Energy & Environment

Automaker lobby opposes Trump proposal to freeze fuel efficiency standards

One of the nation’s main automaker lobbying groups opposes the Trump administration’s proposal to stop increasing federal fuel efficiency standards.

Mitch Bainwol, head of the Auto Alliance, told lawmakers Tuesday that his group instead wants federal regulators in the Environmental Protection Agency (EPA) and the Department of Transportation’s National Highway Traffic Safety Administration (NHTSA) to implement standards that increase each year.

“We’re hopeful that the slope continues to rise,” Bainwol told Rep. Jerry McNerney (D-Calif.), when the congressman asked about reports that the Trump administration wants to freeze standards in 2020 and stop increasing them after that.

{mosads}

“We’re in favor of year-over-year fuel efficiency [increases],” Bainwol continued at the hearing of the House Energy and Commerce Subcommittee on Environment.

The administration is planning soon to propose that the standards on car efficiency and greenhouse gas emissions enforced by the two agencies stop increasing in 2020, people familiar with the matter said.

The Los Angeles Times first reported on the plans last month.

The Auto Alliance, which represents 12 major automakers, agreed with the EPA’s ruling last month that the planned efficiency standards through model year 2025 are unattainable and should be reduced.
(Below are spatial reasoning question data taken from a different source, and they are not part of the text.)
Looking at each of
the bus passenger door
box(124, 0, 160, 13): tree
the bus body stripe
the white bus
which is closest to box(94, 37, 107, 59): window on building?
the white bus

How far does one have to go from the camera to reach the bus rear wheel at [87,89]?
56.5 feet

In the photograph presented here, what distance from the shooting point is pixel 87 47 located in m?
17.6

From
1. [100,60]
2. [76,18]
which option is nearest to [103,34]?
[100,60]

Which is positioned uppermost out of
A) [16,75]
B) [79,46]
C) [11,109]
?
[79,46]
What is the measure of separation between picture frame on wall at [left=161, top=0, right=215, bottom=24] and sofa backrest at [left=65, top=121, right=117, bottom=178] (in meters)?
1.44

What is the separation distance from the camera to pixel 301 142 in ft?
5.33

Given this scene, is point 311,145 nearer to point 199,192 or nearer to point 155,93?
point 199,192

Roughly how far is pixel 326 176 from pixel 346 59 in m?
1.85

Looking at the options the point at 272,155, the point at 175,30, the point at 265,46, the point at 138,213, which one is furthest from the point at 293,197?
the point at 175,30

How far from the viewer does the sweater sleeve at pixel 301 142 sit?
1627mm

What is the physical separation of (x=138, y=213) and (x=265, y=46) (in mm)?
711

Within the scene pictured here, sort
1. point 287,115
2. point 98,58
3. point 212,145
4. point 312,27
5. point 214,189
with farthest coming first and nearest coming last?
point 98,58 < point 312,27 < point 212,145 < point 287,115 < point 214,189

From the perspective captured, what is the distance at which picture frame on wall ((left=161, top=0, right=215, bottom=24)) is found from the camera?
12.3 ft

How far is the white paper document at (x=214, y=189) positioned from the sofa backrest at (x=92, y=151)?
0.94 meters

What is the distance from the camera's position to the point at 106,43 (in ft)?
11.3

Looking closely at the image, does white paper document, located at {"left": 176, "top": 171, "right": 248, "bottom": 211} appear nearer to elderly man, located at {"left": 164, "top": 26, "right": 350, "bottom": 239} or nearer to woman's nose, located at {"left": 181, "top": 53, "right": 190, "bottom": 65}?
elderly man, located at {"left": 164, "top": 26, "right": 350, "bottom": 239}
Global Automakers, the other major automaker lobby, also agrees with the administration’s decision.

But while the industry wants regulators to reduce the pace of efficiency gains, companies still want to preserve an upward trajectory, Bainwol said.

“We support standards that increase year over year that also are consistent with marketplace realities,” he wrote in prepared remarks for the Tuesday hearing.

Bainwol stressed that any formal proposal to change the standards has not been made public, “so we don’t know whether they’re going to be eliminated or not.”

Environmentalists and Democrats want the EPA and NHTSA to keep the aggressive standards that the Obama administration put in place.

Seventeen Democratic states sued the EPA last week to try to overturn its official March finding that the rules should be revised.